Mal – Make a Lisp

tom_mellior · on April 24, 2021

I went through this a while ago (in Prolog). It was interesting, but with a lot of room for improvement. My criticisms as I remember them:

- Error messages about output being different from the expected use some sort of very explicit printing mode with lots of quotes and escaping. A message saying that one got "\\\'\\\'" where "\'\\\\'" was expected is needlessly hard to parse when the actual difference is \'\' vs. '\\' (or whatever).

- Many parts are marked optional, but the test script complains if you don't implement them, and later sections assume that they are implemented, so you have to treat them as compulsory anyway.

- Some things regarding environment updates were contradictory or at least not explained properly at first, with some very relevant information only coming later. I don't remember the specifics, but the problem was roughly that I set up my data structures thinking that everything could be implemented in a pure way, but at some point it became clear that you either need some other data structure or must use destructive modifications.

kanaka · on April 25, 2021

- There are several reasons for the weird way that the output and expected messages are printed. One of the main reasons is that in order to enable more flexible test case results, the expected output is a regex rather than a plain string, while the output is just a plain string. There is probably a way this could be made clearer. I'll add it to my TODO list to look at.
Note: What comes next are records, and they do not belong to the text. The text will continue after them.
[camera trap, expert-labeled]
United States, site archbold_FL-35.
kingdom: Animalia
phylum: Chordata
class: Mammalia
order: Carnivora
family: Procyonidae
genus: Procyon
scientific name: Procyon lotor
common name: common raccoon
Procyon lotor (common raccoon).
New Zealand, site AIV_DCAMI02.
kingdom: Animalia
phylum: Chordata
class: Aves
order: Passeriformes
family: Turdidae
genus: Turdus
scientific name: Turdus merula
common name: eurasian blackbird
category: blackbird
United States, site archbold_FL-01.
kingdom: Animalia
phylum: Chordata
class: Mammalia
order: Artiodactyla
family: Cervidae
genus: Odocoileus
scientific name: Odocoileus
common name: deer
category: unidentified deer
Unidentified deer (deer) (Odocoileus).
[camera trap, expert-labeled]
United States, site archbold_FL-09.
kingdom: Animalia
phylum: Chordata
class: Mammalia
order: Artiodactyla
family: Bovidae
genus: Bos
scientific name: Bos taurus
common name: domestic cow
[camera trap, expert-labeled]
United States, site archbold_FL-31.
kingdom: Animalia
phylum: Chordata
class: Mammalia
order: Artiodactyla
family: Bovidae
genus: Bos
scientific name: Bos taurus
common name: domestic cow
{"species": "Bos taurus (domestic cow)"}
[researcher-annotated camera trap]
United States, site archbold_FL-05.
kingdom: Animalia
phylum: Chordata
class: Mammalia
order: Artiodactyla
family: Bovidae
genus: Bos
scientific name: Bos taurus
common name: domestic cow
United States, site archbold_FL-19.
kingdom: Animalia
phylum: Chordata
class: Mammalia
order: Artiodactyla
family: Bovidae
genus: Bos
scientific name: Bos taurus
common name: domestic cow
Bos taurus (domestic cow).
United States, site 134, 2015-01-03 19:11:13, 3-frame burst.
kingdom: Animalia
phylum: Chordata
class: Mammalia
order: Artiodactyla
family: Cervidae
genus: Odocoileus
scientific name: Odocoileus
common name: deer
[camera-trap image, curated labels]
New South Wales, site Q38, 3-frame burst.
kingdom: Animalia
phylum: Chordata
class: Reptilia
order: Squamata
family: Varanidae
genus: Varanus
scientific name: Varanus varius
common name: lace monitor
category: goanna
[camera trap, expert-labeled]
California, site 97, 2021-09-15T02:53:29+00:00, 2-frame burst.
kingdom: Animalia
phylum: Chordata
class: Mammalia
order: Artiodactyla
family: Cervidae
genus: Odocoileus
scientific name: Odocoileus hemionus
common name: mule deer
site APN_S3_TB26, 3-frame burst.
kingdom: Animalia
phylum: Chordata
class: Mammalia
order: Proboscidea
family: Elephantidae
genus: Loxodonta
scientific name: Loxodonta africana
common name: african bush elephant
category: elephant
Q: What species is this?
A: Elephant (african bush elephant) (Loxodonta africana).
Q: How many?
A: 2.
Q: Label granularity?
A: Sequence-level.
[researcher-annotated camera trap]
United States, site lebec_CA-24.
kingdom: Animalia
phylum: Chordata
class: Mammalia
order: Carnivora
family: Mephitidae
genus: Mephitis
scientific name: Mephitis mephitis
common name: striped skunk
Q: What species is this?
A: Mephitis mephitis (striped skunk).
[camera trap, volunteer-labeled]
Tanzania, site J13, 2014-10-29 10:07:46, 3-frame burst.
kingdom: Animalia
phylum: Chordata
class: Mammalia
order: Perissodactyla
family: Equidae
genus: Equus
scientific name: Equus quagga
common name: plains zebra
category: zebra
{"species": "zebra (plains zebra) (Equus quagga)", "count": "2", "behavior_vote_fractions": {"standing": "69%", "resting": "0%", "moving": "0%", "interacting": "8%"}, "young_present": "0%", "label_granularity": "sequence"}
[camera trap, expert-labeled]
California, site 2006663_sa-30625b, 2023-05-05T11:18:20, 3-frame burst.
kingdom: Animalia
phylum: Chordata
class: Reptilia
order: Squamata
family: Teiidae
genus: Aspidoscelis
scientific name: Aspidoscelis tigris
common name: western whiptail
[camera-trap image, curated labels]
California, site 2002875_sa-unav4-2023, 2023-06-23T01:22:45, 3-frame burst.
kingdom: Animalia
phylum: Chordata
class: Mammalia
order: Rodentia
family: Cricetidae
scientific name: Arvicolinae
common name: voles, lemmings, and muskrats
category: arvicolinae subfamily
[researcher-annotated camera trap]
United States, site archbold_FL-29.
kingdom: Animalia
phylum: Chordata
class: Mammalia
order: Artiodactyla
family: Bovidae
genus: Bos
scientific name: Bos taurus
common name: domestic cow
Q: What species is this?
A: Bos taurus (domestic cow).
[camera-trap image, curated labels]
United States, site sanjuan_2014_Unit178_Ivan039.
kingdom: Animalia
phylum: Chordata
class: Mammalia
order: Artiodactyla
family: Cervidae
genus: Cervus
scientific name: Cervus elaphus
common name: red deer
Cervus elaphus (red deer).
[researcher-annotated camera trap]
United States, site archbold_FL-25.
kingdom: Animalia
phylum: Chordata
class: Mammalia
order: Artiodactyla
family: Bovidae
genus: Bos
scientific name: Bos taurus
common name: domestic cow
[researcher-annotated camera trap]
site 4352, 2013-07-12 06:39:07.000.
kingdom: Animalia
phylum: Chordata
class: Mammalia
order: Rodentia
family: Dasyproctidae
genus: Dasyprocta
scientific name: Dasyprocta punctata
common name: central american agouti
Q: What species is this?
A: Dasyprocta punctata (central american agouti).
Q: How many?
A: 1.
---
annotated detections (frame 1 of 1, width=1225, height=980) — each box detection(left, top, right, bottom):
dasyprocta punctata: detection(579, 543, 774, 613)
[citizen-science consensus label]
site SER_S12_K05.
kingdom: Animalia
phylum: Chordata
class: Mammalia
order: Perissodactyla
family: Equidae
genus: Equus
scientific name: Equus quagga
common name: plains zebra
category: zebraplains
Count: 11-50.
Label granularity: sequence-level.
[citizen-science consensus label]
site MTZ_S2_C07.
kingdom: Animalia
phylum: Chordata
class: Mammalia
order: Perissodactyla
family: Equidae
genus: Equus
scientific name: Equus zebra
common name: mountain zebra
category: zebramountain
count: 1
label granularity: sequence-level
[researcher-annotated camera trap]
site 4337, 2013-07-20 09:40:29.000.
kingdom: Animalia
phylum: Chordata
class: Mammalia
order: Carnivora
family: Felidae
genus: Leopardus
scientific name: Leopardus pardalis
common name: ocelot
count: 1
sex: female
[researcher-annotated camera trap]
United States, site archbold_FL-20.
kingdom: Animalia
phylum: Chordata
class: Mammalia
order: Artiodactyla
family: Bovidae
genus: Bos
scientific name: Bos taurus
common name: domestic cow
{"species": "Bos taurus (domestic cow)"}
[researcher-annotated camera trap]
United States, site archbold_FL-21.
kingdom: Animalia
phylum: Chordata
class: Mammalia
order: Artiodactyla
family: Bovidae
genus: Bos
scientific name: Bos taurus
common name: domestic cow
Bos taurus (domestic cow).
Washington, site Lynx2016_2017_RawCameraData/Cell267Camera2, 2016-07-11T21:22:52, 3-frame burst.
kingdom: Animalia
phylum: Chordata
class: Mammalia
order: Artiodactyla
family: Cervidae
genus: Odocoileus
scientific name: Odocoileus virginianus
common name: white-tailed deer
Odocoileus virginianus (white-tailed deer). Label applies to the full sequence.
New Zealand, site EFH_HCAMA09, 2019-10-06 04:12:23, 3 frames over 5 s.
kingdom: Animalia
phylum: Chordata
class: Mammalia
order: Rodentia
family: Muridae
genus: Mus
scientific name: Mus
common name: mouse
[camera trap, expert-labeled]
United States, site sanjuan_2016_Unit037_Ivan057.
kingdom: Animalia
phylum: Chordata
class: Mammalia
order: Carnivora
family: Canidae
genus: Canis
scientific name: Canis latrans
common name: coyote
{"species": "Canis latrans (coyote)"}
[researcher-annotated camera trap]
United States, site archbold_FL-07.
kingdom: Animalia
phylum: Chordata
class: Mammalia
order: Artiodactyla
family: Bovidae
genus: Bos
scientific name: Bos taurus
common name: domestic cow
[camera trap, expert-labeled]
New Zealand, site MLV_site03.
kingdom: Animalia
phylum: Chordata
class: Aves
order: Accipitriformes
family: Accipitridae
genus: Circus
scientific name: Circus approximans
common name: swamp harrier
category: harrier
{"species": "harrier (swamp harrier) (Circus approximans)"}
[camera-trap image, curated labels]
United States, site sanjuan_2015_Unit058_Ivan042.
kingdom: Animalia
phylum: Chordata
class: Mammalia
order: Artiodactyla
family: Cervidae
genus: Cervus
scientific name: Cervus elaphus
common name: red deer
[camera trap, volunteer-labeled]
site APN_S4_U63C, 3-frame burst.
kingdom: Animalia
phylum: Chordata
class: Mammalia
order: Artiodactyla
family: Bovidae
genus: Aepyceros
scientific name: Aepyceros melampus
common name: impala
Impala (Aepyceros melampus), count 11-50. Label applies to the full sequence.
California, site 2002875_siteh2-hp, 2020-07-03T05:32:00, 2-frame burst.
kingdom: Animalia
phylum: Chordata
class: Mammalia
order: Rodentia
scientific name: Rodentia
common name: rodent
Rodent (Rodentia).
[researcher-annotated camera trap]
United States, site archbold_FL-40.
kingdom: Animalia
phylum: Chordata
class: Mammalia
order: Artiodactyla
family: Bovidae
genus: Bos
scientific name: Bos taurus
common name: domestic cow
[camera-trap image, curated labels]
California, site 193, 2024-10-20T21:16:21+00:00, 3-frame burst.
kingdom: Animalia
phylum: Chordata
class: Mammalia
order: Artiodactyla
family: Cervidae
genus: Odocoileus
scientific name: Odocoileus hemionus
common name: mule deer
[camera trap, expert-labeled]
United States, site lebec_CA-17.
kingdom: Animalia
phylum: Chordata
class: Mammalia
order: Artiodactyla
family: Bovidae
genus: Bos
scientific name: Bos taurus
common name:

- Do you have some specific examples? The test cases are marked as either deferrable or optional. You shouldn't ever have to implement optional (and if so that's a bug in the tests or the guide). I think the deferrable items are marked pretty clearly in the guide where they become mandatory in later steps. If it's not clear, then that's a bug.

- This is one of the tensions that exists with trying to make the guide incremental; later features may require re-work of earlier functionality. I do try and minimize that as much as possible although I've found it can really vary depending on the nature of the target language. Note that the primary goal of mal/make-a-lisp is pedagogical (as opposed to say "the easiest way to make your own Lisp"). So sometimes the need to go back and re-work something is in line with that goal.

If you have any concrete guide text or test driver improvements (especially that further the pedagogic goals of mal), I'm always happy to review pull requests! :-)

tom_mellior · on April 26, 2021

Thanks for your answer. I probably meant deferrables rather than optionals that were de facto required. Sorry I don't have a concrete example handy, it's been a while.

dang · on April 24, 2021

If curious, past threads:

Mal – Make a Lisp, implemented in 79 languages - https://news.ycombinator.com/item?id=21670442 - Nov 2019 (11 comments)

Mal – Make a Lisp, in 68 languages - https://news.ycombinator.com/item?id=15226110 - Sept 2017 (69 comments)

Mal – Make a Lisp - https://news.ycombinator.com/item?id=12720777 - Oct 2016 (1 comment)

Make a Lisp - https://news.ycombinator.com/item?id=9121448 - Feb 2015 (41 comments)

Lisp implemented in under 1K of JavaScript - https://news.ycombinator.com/item?id=9109225 - Feb 2015 (16 comments)

miloignis · on April 24, 2021

I went through MAL last year and had a blast! It's an excellent project to help you get a feel for Lisps and tiny languages, and I think is what finally got me over my "eww parentheses" feeling. After finishing MAL, I modified it to implement John Shutt Kernel-style f-exprs to really up the power-to-weight ratio, and had a blast doing it. MAL makes a great basis for experimenting with additional language features, highly recommended!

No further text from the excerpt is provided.